I did some copying work for my 5th grader's teachers today, and then ate lunch with both my boys. On my way out the building a woman who has worked as a crossing guard there for a long time greeted me and threw in, "All the Christmas madness got to you yet?"

My response was, "No.  Actually, there is no Christmas madness in my house at all!"  She looked at me a little surprised.  Maybe she thought I was one of those religious people that doesn't celebrate holidays, or maybe I was just a scrooge.

"Actually, Christmas is a very sacred and happy time in my house.  I love Christmas!"  She gave me a look of curious acceptance with eyebrows raised and bid me a good day.

Christmas is the beginning of Easter for me.  It's the beginning of an exceedingly special time of celebrating the meaning, the goal, the redemption..the story of life.

I was raised in a church system that threw the baby of worship out with the dirty bathwater of meaningless rituals.  No doubt, worship happens, or can happen on any day, at any time of the day, not just on special days or holidays or Sundays or quiet times of "devotion".  Just the same, setting aside the "normal" things of life that can be (and oh that they would be) worship-filled, to observe a tradition or ritual or ceremony or dedicated, special activity which focuses one's attention on the beauty and truth of Christ is equally right and good and, I say, needed for a vibrant relationship with the living God.

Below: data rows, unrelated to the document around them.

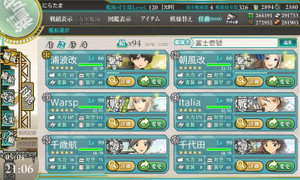 2017_spring_e4_03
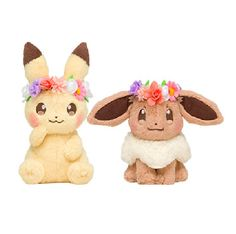 NEW!! Pokemon Center Original [Pikachu & Eievui's Easter] Plush Doll Set | Toys & Hobbies, TV, Movie & Character Toys, Pokémon | eBay!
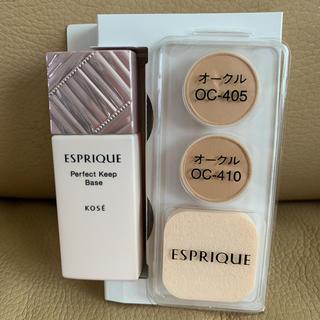 ESPRIQUE - エスプリーク ESPRIQUE パーフェクト キープ ベース 限定キット SP…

My dad was not one to really celebrate any holiday growing up.  I understand, he was a broke log-truck driver with a family of 5 to feed.  Couldn't see much use in spending money on Christmas "stuff" and un-needed toys when there was concern about where the money for the groceries would come from during the layoff season in winter.  His logic and duty-driven work ethic permeates my thinking today, and I thank him for the help it gives me in not being attached to stuff.  But when it comes to worship- the expression of adoration of God with my life- duty is a blasphemous kill-joy and relationship killer. And logic does not negate the need for celebratory worship, if anything, logic demands it.  The most logical thing I could do in light of the wonders of the living God is celebrate him with my life, on special days and every day.

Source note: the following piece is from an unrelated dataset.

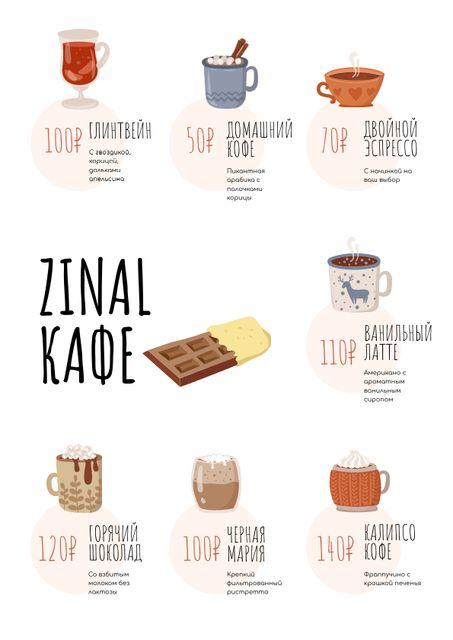 Cafe promotion with hot Drinks Menu – шаблон для дизайна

I'm reading Desiring God right now and Piper is expressing for me something I have not known how to express:
If I take my wife out for the evening on our anniversary and she asks me, "Why do you do this?" the answer that honors her most is, "Because nothing makes me happier tonight that to be with you."  
"It's my duty" is a dishonor to her.
"It's my joy" is an honor.
There it is!… How shall we honor God in worship?  By saying, "It's my duty"?  Or by saying, "It's my joy"? -Desiring God, Revised Edition: Meditations of a Christian Hedonist 

For me, Christmas is not materialistic, nor is it a distraction from celebrating the substitutionary atoning death, and eternal-life guaranteeing resurrection of my Lord.  For me it's not a time to be logically persuaded that Christ was not born on Christmas day and therefore should not be celebrated on Christmas day, or that Christmas has its origins in paganism and therefore should be abominated.  It's not a time for me to do my duty and put up a tree and buy presents and go to church either.

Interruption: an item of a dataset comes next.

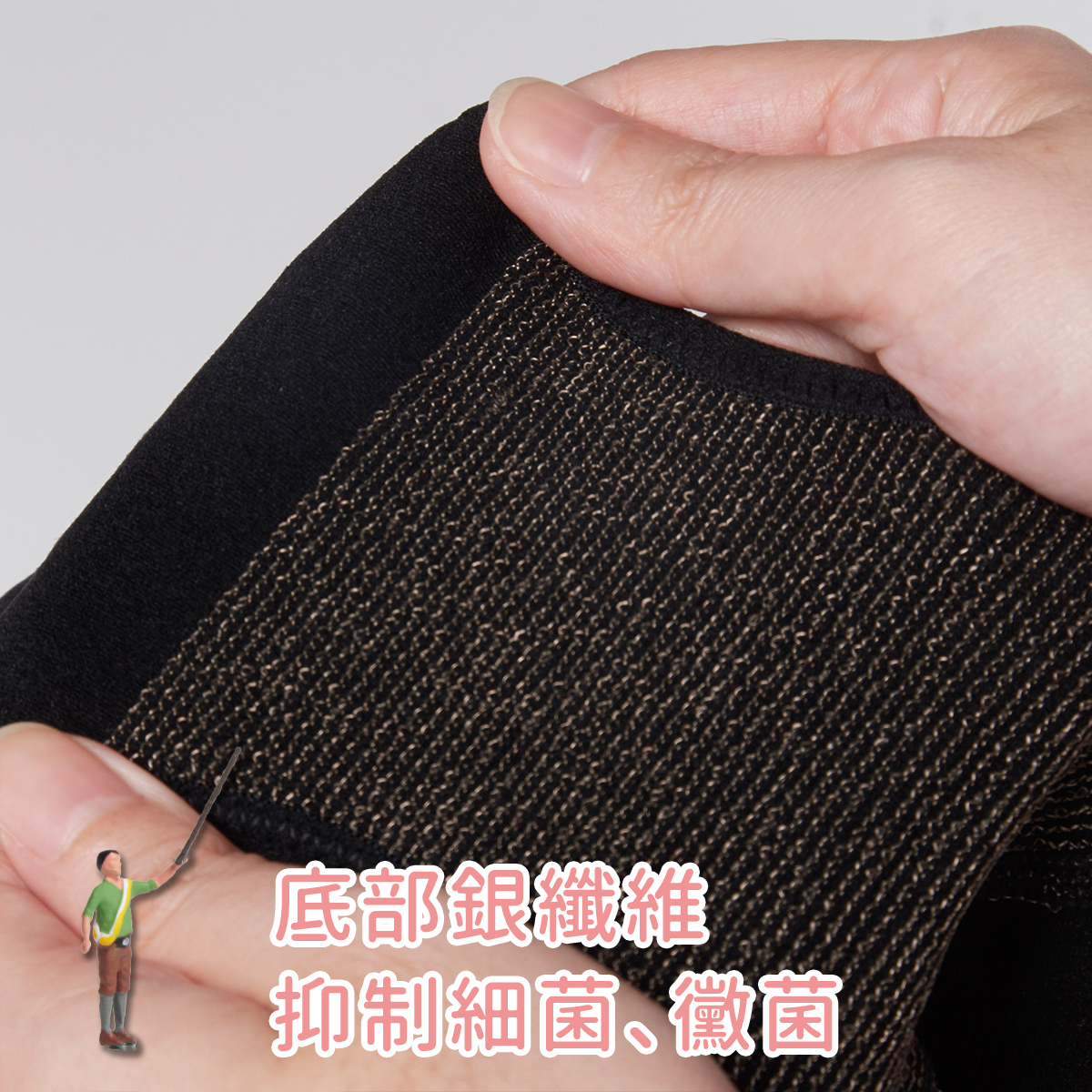 【AREX SPORT】抗菌消臭 銀纖維內褲(台灣製、女款)4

For me, Christmas is a happy, dedicated season of celebrating and remembering and meditating on Christ- God incarnate for me and for His glory.   It is rich with meaning.  My senses get to take in a foretaste of what I feel when I read or speak the word glory.  I feel something.  I feel a glad expression of joy and awe at the condescension of God for me.  I want to put up lights and think on the Light of the World.  I want to smell the evergreens and inhale a hint of the beauty of the fragrance of the life of Christ.  I want to sing the songs and dance around my house and smile and scheme of giving gifts that will bring joy and revel in the wonder that the Word became flesh and dwelt among us so that he could take the trail to the tree and absorb the wrath aimed at me.

When I celebrate the birth of my son two days after Christmas I don't do it out of duty or despise it because it's illogical to eat cake and blow out candles.  I delight in throwing a party for my son being born.  Should I delight any less to celebrate the incarnation of God, my Savior; a son, not just for Mary, but for me, even me?

For to us a child is born, to us a son is given; and the government shall be upon his shoulder, and his name shall be called Wonderful Counselor, Mighty God, Everlasting Father, Prince of Peace. - Isaiah 9:6


Casting Cares

(The first year that he's taller than the tree. Tummy flop.)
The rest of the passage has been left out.